MY COLUMN: How Session '15 will be just like Session '03, and how it could be different

A popular Republican governor de facto unopposed for re-election and planning a tax increase.

A willing state Senate majority leader who wants to bolster education funding.

An unpredictable Assembly with some strong-willed no-tax absolutists.

The state’s most powerful special interest mobilizing to get businesses to pay more.

Business folks talking a good game about wanting to pay more for education.

Here we go. Again.

The run-up to Session ’15 looks a lot like the prelude to Session ’03, the last time The Great Tax Debate was supposed to take place but instead dissolved into a morass of partisanship, high court intervention and two special sessions. There is reason to believe history will repeat itself, especially since Santayana seemed to presciently have the Nevada Legislature in mind.

Inability to learn from history. Check.

Repeating the same mistakes. Check.

Doomed. Check.

But will 2015 really be 2003 redux, with a small band of Assembly villains or heroes, depending on your perspective, derailing the best laid plans of governors and gamers?

In 2003, a gross receipts tax proposed by Gov. Kenny Guinn that would have poured a billion dollars into state coffers was scuttled and a mélange of proposals was cobbled together for an $800 million package that did not get enacted until one assemblyman, the late John Marvel, flipped during a second special session that ended July 22, more than a month and a half after the regular Legislature had adjourned sine die.

There are several reasons to believe 2015 will be different. I’m just not sure if it will be better or worse.

The math is different. The situation is different. And, yes, the governor is different.

Gov. Kenny Guinn, who was governor 12 years ago, was a long-term thinker. A former schools superintendent who really worried about the future of Nevada’s lower education system with Clark County growth straining the infrastructure. He was charmingly and infuriatingly politically tone-deaf, though, calling lawmakers “irrelevant” and proving unable to convert massive political capital into a legislative victory.

I knew Kenny Guinn, may he rest in peace. But Brian Sandoval, who considers 2003’s governor one of his mentors, is no Kenny Guinn.

### Source material
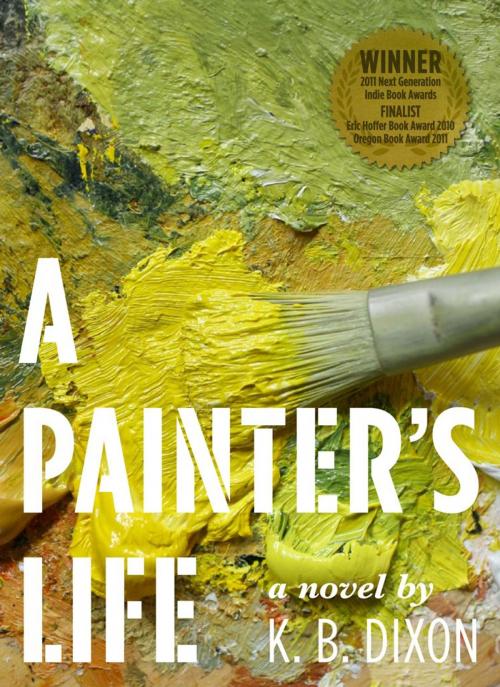 Cover of the book A Painter's Life by K. B. Dixon, Hol Art Books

### What you will do
- A) List every person the Session '15 column mentions by name.
- B) Repeat the Session '15 column word for word between "A popular Republican" and "we go. Again.", inclusive.
- C) According to the Session '15 column, on what date did the second special session of 2003 end?

### Solution set
- A) Santayana, Kenny Guinn, John Marvel, Brian Sandoval

- B)
A popular Republican governor de facto unopposed for re-election and planning a tax increase.

A willing state Senate majority leader who wants to bolster education funding.

An unpredictable Assembly with some strong-willed no-tax absolutists.

The state’s most powerful special interest mobilizing to get businesses to pay more.

Business folks talking a good game about wanting to pay more for education.

Here we go. Again.

- C) July 22